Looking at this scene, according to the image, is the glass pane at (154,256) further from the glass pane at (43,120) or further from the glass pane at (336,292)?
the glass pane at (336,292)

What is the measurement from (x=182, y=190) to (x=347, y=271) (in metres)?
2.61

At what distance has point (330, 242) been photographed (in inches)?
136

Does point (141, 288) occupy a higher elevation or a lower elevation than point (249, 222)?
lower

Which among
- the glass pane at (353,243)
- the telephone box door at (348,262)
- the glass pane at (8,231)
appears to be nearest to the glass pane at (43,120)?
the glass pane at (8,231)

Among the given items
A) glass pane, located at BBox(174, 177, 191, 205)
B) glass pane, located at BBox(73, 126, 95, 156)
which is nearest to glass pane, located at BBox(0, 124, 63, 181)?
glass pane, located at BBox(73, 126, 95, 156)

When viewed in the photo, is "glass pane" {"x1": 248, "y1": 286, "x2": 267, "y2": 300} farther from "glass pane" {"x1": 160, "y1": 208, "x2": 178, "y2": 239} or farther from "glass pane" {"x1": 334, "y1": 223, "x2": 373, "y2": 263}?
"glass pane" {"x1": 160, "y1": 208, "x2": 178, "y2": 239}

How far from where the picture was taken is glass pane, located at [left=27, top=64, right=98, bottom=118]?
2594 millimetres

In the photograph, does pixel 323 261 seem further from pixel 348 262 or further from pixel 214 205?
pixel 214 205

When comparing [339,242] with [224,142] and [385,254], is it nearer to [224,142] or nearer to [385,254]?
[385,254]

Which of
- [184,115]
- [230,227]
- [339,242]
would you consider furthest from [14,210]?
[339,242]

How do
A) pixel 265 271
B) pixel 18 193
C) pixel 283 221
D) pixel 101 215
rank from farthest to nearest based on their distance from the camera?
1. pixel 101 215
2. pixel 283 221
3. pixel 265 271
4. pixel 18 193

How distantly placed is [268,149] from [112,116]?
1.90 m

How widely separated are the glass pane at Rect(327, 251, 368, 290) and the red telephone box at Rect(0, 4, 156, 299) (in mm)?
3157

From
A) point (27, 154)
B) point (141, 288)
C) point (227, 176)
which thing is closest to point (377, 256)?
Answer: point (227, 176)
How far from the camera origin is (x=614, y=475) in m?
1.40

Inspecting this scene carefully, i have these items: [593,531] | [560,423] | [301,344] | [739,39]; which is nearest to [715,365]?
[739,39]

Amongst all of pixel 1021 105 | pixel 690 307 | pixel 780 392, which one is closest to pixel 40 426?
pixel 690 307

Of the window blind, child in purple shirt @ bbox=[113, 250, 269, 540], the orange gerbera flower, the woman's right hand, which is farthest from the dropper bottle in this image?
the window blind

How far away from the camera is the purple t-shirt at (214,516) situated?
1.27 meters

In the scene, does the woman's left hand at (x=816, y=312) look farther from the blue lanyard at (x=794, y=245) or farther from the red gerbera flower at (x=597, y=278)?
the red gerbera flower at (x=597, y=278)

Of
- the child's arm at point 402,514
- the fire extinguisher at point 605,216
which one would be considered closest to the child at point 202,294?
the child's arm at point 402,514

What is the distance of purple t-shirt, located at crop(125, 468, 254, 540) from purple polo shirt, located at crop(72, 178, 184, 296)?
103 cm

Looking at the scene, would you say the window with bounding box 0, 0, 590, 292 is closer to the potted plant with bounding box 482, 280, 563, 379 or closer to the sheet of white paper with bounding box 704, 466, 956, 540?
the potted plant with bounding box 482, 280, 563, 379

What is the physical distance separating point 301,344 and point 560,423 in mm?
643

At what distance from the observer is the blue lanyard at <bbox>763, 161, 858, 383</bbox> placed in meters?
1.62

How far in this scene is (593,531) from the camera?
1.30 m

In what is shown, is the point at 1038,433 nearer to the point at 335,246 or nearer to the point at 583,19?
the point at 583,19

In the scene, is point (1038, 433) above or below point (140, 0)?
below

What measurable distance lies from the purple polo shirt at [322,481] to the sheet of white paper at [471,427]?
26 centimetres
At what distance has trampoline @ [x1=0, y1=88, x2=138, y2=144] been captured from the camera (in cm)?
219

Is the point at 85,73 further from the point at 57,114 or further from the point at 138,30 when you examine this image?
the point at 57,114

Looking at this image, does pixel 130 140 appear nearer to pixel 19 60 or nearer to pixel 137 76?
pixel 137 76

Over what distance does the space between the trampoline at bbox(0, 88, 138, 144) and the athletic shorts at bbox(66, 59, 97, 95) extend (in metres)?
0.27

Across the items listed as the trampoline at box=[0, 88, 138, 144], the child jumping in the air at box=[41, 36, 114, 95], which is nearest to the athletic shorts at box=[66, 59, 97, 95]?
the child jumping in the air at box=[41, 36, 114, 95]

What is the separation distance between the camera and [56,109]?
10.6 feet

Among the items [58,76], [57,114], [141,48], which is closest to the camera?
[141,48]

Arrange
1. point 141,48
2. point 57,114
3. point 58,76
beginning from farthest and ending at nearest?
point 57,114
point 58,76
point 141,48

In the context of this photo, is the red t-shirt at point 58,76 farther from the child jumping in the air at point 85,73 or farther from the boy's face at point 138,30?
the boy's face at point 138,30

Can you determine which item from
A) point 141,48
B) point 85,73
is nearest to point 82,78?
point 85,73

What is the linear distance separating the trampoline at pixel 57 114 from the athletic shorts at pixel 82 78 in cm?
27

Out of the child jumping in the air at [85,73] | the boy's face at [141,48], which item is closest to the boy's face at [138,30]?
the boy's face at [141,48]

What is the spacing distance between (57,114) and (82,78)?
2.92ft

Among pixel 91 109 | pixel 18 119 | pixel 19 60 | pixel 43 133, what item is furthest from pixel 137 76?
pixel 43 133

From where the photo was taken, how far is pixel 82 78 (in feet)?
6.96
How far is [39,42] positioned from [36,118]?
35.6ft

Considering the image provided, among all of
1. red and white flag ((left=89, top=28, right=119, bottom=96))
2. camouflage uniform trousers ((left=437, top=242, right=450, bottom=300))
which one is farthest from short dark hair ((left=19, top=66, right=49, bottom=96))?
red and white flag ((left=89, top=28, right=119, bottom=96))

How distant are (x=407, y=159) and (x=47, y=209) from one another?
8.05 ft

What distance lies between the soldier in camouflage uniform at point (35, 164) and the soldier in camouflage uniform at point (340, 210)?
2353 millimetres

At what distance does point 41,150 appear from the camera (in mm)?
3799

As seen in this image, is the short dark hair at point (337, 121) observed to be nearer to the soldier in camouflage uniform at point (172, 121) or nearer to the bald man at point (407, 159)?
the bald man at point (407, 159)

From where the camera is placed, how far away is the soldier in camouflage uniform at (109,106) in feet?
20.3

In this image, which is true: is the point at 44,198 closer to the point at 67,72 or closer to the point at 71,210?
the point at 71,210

→ **Directions**
Swap every "camouflage uniform" in the entries above for "camouflage fatigues" and write all the entries out again, leaving everything else unchanged.

→ **Solution to the exercise**
Looking at this scene, according to the image, is the glass pane at (154,256) further from the glass pane at (43,120) or further from the glass pane at (336,292)?
the glass pane at (336,292)

What is the measurement from (x=182, y=190) to (x=347, y=271) (in metres)?
2.61

At what distance has point (330, 242) been photographed (in inches)?
136

Does point (141, 288) occupy a higher elevation or a lower elevation than point (249, 222)?
lower

Which among
- the glass pane at (353,243)
- the telephone box door at (348,262)
- the glass pane at (8,231)
appears to be nearest to the glass pane at (43,120)?
the glass pane at (8,231)

Among the given items
A) glass pane, located at BBox(174, 177, 191, 205)
B) glass pane, located at BBox(73, 126, 95, 156)
which is nearest to glass pane, located at BBox(0, 124, 63, 181)?
glass pane, located at BBox(73, 126, 95, 156)

When viewed in the photo, is "glass pane" {"x1": 248, "y1": 286, "x2": 267, "y2": 300} farther from "glass pane" {"x1": 160, "y1": 208, "x2": 178, "y2": 239} or farther from "glass pane" {"x1": 334, "y1": 223, "x2": 373, "y2": 263}?
"glass pane" {"x1": 160, "y1": 208, "x2": 178, "y2": 239}

How far from where the picture was taken is glass pane, located at [left=27, top=64, right=98, bottom=118]?
2594 millimetres

In the photograph, does pixel 323 261 seem further from pixel 348 262 or further from pixel 214 205?
pixel 214 205

When comparing [339,242] with [224,142] and [385,254], is it nearer to [224,142] or nearer to [385,254]?
[385,254]

Which of
- [184,115]
- [230,227]
- [339,242]
would you consider furthest from [14,210]?
[339,242]

How do
A) pixel 265 271
B) pixel 18 193
C) pixel 283 221
D) pixel 101 215
rank from farthest to nearest based on their distance from the camera?
1. pixel 101 215
2. pixel 283 221
3. pixel 265 271
4. pixel 18 193

How distantly placed is [268,149] from [112,116]?
1.90 m

How widely separated are the glass pane at Rect(327, 251, 368, 290) and the red telephone box at Rect(0, 4, 156, 299) (in mm)?
3157

From
A) point (27, 154)
B) point (141, 288)
C) point (227, 176)
which thing is closest to point (377, 256)?
Answer: point (227, 176)
How far from the camera origin is (x=614, y=475) in m?
1.40

Inspecting this scene carefully, i have these items: [593,531] | [560,423] | [301,344] | [739,39]; which is nearest to [715,365]?
[739,39]

Amongst all of pixel 1021 105 | pixel 690 307 | pixel 780 392, which one is closest to pixel 40 426?
pixel 690 307

Of the window blind, child in purple shirt @ bbox=[113, 250, 269, 540], the orange gerbera flower, the woman's right hand, which is farthest from the dropper bottle in this image?
the window blind

How far away from the camera is the purple t-shirt at (214,516) situated?
1.27 meters

In the scene, does the woman's left hand at (x=816, y=312) look farther from the blue lanyard at (x=794, y=245) or farther from the red gerbera flower at (x=597, y=278)?
the red gerbera flower at (x=597, y=278)

Of
- the child's arm at point 402,514
- the fire extinguisher at point 605,216
which one would be considered closest to the child at point 202,294?
the child's arm at point 402,514

What is the distance of purple t-shirt, located at crop(125, 468, 254, 540) from purple polo shirt, located at crop(72, 178, 184, 296)?
103 cm

Looking at the scene, would you say the window with bounding box 0, 0, 590, 292 is closer to the potted plant with bounding box 482, 280, 563, 379 or closer to the sheet of white paper with bounding box 704, 466, 956, 540?
the potted plant with bounding box 482, 280, 563, 379

What is the physical distance separating point 301,344 and point 560,423 in mm?
643

At what distance from the observer is the blue lanyard at <bbox>763, 161, 858, 383</bbox> placed in meters?
1.62

How far in this scene is (593,531) from the camera?
1.30 m

In what is shown, is the point at 1038,433 nearer to the point at 335,246 or nearer to the point at 583,19?
the point at 583,19

In the scene, is point (1038, 433) above or below point (140, 0)?
below

What measurable distance lies from the purple polo shirt at [322,481] to the sheet of white paper at [471,427]?
26 centimetres
At what distance has trampoline @ [x1=0, y1=88, x2=138, y2=144] been captured from the camera (in cm)?
219

Is the point at 85,73 further from the point at 57,114 or further from the point at 138,30 when you examine this image?
the point at 57,114

Looking at this image, does pixel 130 140 appear nearer to pixel 19 60 or nearer to pixel 137 76?
pixel 137 76

Over what distance does the space between the trampoline at bbox(0, 88, 138, 144) and the athletic shorts at bbox(66, 59, 97, 95) extend (in metres)?
0.27

Across the items listed as the trampoline at box=[0, 88, 138, 144], the child jumping in the air at box=[41, 36, 114, 95], which is nearest to the athletic shorts at box=[66, 59, 97, 95]?
the child jumping in the air at box=[41, 36, 114, 95]

What is the separation distance between the camera and [56,109]?
10.6 feet

Among the items [58,76], [57,114], [141,48], which is closest to the camera?
[141,48]

Arrange
1. point 141,48
2. point 57,114
3. point 58,76
beginning from farthest and ending at nearest?
point 57,114
point 58,76
point 141,48

In the context of this photo, is the red t-shirt at point 58,76 farther from the child jumping in the air at point 85,73 or farther from the boy's face at point 138,30?
the boy's face at point 138,30

Can you determine which item from
A) point 141,48
B) point 85,73
is nearest to point 82,78?
point 85,73

What is the linear distance separating the trampoline at pixel 57 114 from the athletic shorts at pixel 82 78 in cm?
27

Out of the child jumping in the air at [85,73] | the boy's face at [141,48], which item is closest to the boy's face at [138,30]?
the boy's face at [141,48]

What is the spacing distance between (57,114) and (82,78)?
2.92ft

Among pixel 91 109 | pixel 18 119 | pixel 19 60 | pixel 43 133, what item is furthest from pixel 137 76?
pixel 43 133

From where the photo was taken, how far is pixel 82 78 (in feet)?
6.96
How far is [39,42] positioned from [36,118]?
35.6ft

Considering the image provided, among all of
1. red and white flag ((left=89, top=28, right=119, bottom=96))
2. camouflage fatigues trousers ((left=437, top=242, right=450, bottom=300))
which one is farthest from short dark hair ((left=19, top=66, right=49, bottom=96))?
red and white flag ((left=89, top=28, right=119, bottom=96))

How distant are (x=407, y=159) and (x=47, y=209) from one another?
8.05 ft

What distance lies between the soldier in camouflage fatigues at point (35, 164) and the soldier in camouflage fatigues at point (340, 210)?
2353 millimetres

At what distance does point 41,150 appear from the camera (in mm)?
3799

As seen in this image, is the short dark hair at point (337, 121) observed to be nearer to the soldier in camouflage fatigues at point (172, 121) or nearer to the bald man at point (407, 159)?
the bald man at point (407, 159)

From where the camera is placed, how far away is the soldier in camouflage fatigues at (109,106) in feet?
20.3

In this image, which is true: is the point at 44,198 closer to the point at 67,72 or closer to the point at 71,210?
the point at 71,210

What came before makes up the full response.